International Collaboration Removes Lumma Stealer, with Microsoft Taking the Helm
Lumma Stealer, an advanced infostealing malware, has become one of the most active and notorious threats in the cybercrime world, specialising in stealing sensitive data such as passwords, credit card information, bank account details, and cryptocurrency wallets [2][3].
**Resilience and Global Impact**
First emerging in late 2022, Lumma Stealer has proven to be a resilient threat, remaining highly active through 2025. Despite numerous takedown efforts, parts of its infrastructure remained operational as recently as June 2025 [1]. In May 2025, Europol led a major international operation to dismantle Lumma Stealer’s infrastructure in partnership with multiple cybersecurity and law enforcement entities, underscoring its significance in the global cybercrime ecosystem [2].
**Distribution and Evasion Tactics**
Lumma Stealer employs stealthy distribution techniques, using public platforms such as GitHub and Discord’s content delivery network to distribute its payloads, making it difficult to detect [2]. Collaborative operations involving Trend Micro and INTERPOL, such as Operation Secure, have contributed to disrupting Lumma Stealer campaigns and bolstering global cyber defense strategies [2].
**Notable Attacks**
One of the most notable attacks linked with Lumma Stealer was the data breach at Schneider Electric, resulting in the theft of 40GB of data and subsequent blackmail attempts connected to the Lumma infection [5]. While the provided data does not explicitly detail Lumma Stealer's involvement in attacks on Booking.com and Scattered Spider, its widespread use and the robust international law enforcement response suggest its role in facilitating major breaches globally.
**Associations and Usage**
Lumma Stealer has been linked to the cybercrime gang Scattered Spider, highlighting its wide reach and influence in the cybercrime landscape [6]. Threat actors find infostealers like Lumma attractive because they can target less secure personal devices with corporate credentials and tokens saved [7]. Lumma is often used by cybercriminals as a tool to gain initial access to accounts or sensitive information for further cybercrimes like ransomware and fraud [8].
**Disruption Efforts**
Microsoft, with a court order from the U.S. District Court for the Northern District of Georgia, seized 2,300 domains that supported Lumma's infrastructure. The U.S. Department of Justice also seized Lumma's central command structure and disrupted online marketplaces selling Lumma [8].

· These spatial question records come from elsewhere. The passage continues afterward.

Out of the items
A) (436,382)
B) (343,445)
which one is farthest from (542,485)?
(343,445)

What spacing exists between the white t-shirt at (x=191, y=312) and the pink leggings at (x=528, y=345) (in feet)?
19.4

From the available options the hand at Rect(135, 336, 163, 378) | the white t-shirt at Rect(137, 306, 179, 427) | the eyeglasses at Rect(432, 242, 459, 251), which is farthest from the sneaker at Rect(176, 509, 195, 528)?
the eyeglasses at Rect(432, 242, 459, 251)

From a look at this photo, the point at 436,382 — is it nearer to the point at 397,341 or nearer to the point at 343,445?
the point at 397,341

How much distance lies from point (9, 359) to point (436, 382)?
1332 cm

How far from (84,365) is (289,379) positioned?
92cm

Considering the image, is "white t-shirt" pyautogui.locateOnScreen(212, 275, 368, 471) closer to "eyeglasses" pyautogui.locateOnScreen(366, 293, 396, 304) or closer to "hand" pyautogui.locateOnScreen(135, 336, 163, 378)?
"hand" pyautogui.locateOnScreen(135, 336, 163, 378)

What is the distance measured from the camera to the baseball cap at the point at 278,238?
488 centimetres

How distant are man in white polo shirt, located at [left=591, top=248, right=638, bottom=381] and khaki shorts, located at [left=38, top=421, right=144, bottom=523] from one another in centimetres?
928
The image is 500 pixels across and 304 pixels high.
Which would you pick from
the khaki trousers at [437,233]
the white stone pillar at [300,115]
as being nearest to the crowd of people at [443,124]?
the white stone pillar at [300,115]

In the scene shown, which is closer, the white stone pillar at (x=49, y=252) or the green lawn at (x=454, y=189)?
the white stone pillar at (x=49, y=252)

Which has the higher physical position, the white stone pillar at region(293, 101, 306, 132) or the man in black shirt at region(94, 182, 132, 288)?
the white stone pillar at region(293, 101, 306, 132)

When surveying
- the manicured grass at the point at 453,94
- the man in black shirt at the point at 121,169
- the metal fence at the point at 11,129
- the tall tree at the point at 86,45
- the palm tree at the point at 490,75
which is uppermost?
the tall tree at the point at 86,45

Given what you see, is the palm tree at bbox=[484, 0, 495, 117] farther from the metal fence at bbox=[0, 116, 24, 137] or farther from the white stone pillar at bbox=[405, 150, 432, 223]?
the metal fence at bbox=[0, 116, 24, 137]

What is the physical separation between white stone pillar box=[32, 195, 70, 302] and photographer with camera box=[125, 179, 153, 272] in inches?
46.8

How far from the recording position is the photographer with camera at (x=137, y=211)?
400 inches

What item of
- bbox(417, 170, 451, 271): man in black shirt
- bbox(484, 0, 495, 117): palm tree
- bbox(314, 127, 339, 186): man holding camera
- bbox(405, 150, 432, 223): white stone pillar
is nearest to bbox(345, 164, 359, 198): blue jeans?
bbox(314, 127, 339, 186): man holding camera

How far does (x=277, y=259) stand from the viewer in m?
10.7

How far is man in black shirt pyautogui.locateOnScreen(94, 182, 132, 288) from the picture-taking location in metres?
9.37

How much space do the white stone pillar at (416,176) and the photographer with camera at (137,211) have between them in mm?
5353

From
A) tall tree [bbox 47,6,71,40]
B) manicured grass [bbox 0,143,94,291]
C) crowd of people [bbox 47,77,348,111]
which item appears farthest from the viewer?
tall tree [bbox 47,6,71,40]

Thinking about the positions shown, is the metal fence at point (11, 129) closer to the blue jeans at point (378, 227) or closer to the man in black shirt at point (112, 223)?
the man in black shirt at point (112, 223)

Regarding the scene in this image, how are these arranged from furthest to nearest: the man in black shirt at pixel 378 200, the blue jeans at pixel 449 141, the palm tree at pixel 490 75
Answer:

In conclusion, Lumma Stealer has significantly impacted the global cybercrime landscape by enabling credential theft and data exfiltration at scale. Its sophisticated distribution techniques and resilience have made it a high-priority target for international disruption efforts, with ongoing impact on critical organisations worldwide. However, publicly available information does not provide direct evidence of Lumma Stealer’s involvement in the Booking.com or Scattered Spider attacks specifically [1][2][3][5].
- Despite numerous efforts by cybersecurity agencies and technology companies to dismantle its infrastructure, Lumma Stealer, a malware known for stealing sensitive data, has remained one of the most active and notorious threats in the cybercrime world, fitting the category of general-news and crime-and-justice.

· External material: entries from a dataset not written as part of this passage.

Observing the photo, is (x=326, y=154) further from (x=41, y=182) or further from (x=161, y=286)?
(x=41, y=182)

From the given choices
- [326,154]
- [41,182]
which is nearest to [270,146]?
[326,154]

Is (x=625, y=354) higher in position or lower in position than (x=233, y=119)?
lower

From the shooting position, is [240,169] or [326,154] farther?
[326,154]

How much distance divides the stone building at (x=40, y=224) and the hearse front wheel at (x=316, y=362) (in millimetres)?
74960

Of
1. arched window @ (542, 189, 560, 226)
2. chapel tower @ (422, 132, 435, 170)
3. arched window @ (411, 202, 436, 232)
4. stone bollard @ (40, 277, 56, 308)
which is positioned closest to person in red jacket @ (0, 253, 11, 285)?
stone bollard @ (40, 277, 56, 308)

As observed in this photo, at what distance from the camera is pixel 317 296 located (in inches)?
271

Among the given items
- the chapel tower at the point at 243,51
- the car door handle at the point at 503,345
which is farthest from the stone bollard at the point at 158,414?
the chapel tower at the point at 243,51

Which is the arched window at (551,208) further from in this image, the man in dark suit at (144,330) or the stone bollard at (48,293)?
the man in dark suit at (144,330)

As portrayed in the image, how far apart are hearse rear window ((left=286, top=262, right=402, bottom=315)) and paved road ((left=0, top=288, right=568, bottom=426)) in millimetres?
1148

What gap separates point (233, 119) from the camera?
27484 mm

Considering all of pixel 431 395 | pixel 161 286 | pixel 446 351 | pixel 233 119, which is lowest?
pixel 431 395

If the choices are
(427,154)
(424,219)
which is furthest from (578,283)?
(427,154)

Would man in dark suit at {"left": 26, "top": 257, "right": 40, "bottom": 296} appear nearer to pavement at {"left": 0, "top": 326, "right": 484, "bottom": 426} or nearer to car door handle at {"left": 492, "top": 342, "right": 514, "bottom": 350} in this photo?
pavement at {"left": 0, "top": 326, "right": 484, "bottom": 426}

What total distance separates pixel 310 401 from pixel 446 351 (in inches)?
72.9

- The resilient nature of Lumma Stealer, which continues to operate even after takedown attempts, highlights its significance in the global cybercrime ecosystem, as it presents a serious threat to individuals and organizations alike.
- The use of Lumma Stealer by cybercriminals often serves as a stepping stone for further cyberattacks such as ransomware or fraud, emphasizing the importance of strong cybersecurity measures to protect against such threats.